What is needed:
Please copy exactly every line from the one that contains "order: Passeriformes" to the end of the data below, with both ends included and no other lines.

(Records excerpted from a collection)
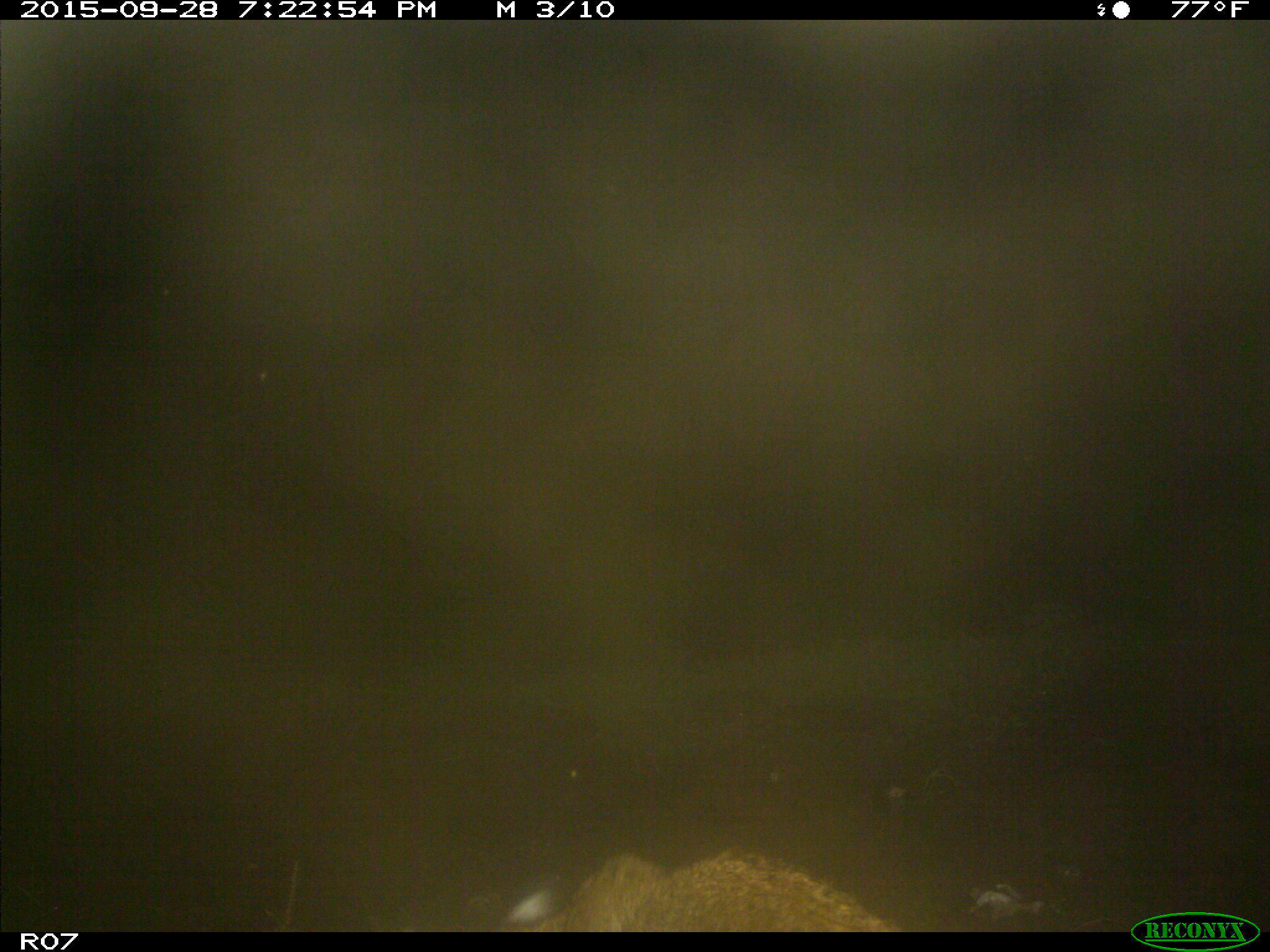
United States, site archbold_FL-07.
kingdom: Animalia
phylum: Chordata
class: Mammalia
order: Carnivora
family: Felidae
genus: Lynx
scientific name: Lynx rufus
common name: bobcat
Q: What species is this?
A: Lynx rufus (bobcat).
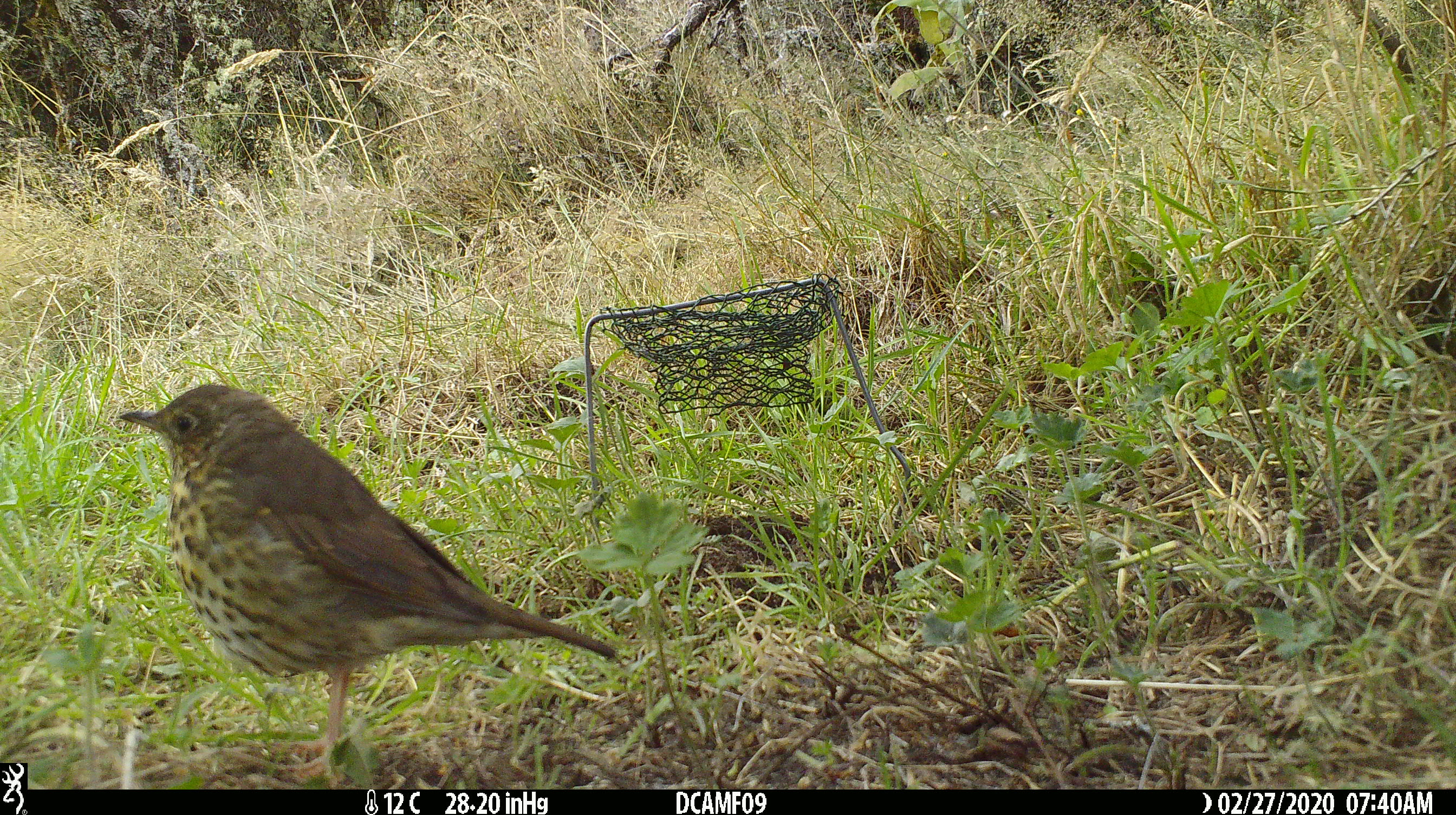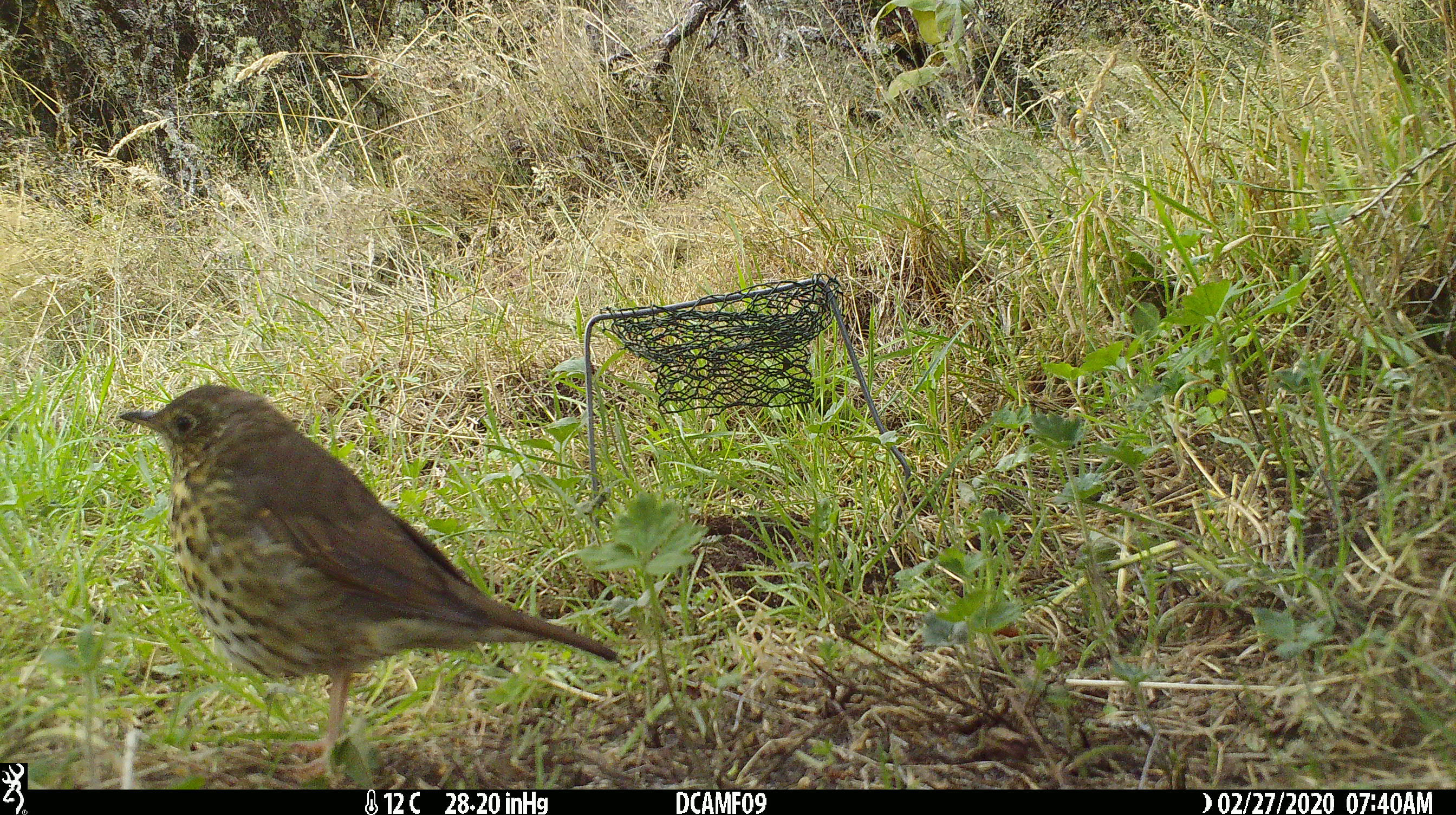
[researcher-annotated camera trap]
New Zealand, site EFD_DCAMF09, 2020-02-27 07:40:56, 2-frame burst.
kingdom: Animalia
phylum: Chordata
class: Aves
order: Passeriformes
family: Turdidae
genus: Turdus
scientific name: Turdus philomelos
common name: song thrush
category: thrush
Thrush (song thrush) (Turdus philomelos).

Written response:
order: Passeriformes
family: Turdidae
genus: Turdus
scientific name: Turdus philomelos
common name: song thrush
category: thrush
Thrush (song thrush) (Turdus philomelos).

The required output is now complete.